I got one request for a board and a few critical items from a ham in Czechoslovakia, a then communist country.   He advised that it was illegal for him to send money out of the country but offered to trade stamps or fine china for what he needed.    I sent him what he needed and told him that good relations among countries was more important than money and there would be no charge.   I felt really good about my gesture until it soaked in that I may have violated US law by shipping technology to a communist country.   I never got in trouble for what I did.   I am guessing that publishing the details in an international magazine (Ham Radio) probably was my legal out but nevertheless I was concerned.

Later in life, I moved into fast scan TV (Amateur Television - ATV) where I operated for years, then Satellites with Oscar 10 and later Oscar 40, which was a nice machine.   That was my first venture into the GHz spectrum.

I now have equipment capable of operating on all bands from 160 meters through 1.2 GHz, all mode (no antenna right now for 160, 80 and 40 Meters).   I have receive only on 2 GHz, an AO-40 leftover.

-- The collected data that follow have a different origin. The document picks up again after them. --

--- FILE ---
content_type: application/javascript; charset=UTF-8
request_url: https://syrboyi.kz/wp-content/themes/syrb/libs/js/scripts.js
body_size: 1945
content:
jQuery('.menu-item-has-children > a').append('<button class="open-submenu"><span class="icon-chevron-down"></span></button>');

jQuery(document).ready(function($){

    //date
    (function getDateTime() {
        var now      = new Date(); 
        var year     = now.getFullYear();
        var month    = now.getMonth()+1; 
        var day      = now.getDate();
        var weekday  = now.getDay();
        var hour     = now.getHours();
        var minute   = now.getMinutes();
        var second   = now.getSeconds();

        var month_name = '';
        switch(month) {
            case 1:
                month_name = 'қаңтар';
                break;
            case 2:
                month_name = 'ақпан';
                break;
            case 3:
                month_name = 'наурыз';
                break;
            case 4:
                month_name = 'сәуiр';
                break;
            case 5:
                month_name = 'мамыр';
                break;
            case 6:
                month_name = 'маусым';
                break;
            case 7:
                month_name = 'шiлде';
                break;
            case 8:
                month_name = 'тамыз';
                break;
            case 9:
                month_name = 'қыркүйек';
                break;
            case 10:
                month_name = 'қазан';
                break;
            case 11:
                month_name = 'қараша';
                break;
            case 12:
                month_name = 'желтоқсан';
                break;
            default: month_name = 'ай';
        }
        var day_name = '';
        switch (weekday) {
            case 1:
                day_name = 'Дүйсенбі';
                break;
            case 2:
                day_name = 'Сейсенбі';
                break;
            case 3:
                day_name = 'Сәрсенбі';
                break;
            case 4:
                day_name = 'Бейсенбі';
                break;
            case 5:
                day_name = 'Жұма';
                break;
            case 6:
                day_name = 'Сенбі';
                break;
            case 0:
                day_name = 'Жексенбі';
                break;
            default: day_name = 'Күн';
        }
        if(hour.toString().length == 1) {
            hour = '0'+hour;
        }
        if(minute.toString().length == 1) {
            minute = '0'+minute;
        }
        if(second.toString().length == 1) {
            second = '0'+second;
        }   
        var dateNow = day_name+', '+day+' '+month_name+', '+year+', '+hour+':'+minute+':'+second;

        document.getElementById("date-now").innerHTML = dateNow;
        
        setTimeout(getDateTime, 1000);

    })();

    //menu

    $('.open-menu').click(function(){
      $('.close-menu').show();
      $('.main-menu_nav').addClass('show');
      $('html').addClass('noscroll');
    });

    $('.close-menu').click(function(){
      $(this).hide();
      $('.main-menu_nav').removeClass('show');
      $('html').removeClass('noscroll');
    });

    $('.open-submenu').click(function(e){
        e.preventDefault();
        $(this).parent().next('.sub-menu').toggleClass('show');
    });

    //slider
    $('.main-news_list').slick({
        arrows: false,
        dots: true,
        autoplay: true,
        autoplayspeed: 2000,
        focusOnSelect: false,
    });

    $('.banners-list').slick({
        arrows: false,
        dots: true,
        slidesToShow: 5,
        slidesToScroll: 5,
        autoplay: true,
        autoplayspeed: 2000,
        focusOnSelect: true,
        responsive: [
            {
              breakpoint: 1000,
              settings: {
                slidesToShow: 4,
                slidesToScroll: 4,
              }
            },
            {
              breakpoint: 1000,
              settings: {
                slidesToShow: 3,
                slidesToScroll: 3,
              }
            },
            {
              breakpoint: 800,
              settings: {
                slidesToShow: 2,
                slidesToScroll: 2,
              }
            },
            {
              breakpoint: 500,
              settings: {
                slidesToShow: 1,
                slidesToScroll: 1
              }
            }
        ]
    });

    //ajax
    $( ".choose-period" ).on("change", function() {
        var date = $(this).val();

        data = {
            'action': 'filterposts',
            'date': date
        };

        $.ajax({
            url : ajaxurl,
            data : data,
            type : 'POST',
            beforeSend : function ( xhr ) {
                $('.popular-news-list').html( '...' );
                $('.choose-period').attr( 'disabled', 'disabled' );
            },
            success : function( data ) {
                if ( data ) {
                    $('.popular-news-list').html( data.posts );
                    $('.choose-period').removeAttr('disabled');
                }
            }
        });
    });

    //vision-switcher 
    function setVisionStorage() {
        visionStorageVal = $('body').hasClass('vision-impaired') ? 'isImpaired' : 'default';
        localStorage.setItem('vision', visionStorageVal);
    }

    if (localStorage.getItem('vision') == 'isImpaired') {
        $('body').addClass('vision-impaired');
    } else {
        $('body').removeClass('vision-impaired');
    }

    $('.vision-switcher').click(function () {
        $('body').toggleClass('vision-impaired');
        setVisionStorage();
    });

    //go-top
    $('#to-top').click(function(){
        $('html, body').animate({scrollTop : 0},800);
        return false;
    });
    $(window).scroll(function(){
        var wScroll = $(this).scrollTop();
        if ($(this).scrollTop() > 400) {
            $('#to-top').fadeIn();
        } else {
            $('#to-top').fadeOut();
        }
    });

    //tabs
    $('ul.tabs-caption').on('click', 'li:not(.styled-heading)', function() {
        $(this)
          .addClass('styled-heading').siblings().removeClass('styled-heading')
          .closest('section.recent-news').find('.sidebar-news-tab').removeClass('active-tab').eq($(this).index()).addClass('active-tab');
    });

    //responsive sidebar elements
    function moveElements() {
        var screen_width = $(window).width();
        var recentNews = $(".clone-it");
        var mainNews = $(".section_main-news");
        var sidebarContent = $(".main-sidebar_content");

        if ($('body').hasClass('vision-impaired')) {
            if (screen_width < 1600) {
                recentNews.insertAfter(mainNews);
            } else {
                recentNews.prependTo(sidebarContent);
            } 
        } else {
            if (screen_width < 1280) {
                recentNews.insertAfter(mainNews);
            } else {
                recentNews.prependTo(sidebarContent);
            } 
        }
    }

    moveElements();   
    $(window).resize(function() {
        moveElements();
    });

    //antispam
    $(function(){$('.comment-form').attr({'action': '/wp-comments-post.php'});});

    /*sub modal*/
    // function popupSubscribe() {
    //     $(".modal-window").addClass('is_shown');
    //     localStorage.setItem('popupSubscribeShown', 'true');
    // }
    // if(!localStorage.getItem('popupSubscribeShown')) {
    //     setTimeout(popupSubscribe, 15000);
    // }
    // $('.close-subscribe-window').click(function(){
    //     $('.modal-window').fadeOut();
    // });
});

I am collecting parts and technology to get my satellite station upgraded and ready for the next AMSAT HEO (High Earth Orbit) project and possibly try my hand at moon bounce.   I still need to install software and hardware for tuning the rig to compensate for Doppler shift and to steer my antenna.   I used Nova for Windows for satellite tracking and loved it until I upgraded to a W8 on a 64 bit machine.   I cannot get Nova for Windows to run on the 64 bit W8 machine.    The computer that I use for Ham Radio is a dual boot W7 or W8.   Nova runs great on that same computer in W7 but I cannot get it to load on W8.     I also purchased SatPC32 a few years back but never used it that much.    Because of the Nova problem with W8, I dug out the manual for SatPC32 and boned up on its operation and darn if I don't think I am going to like it better than Nova.     SatPC32 is a pretty slick program and the author is super active on the AMSAT Satellite reflector and provides far above average support for SatPC32.

 I purchased an LVB Tracker and was just before connecting it to my Yaesu G-5500 AZ/EL rotor when the Yaesu G-5500 crapped out.    In my opinion, Yaesu makes a pretty sorry AZ/EL rotor.    The Azimuth rotor appeared to be stalled OR A gear stripped as it "hummed" but did not turn the array.     I took it off the tower and tore into it to find the motor was actually running.    The set screw that locks the first gear onto the motor shaft had loosened its self to the point that it was not turning ant gears.     I tightened it and now the rotor turns the array fine but I got the calibration all screwed up and will have to take it back down and get that straight.     In the meantime, the elevation rotor shows half scale relative to the actual elevation.     I am guessing that the pot is hosed in the rotor but I have not made voltage measurements at the back of the control box to isolate the problem to the rotor.     It might actually be something in the rotor control box but I doubt it - that would be too easy!    Hopefully before the summer is over I will get the Az rotor off the tower and re-calibrated and trouble shoot the elevation problem.      I spend more time working on the Yaesu rotors than I do using them!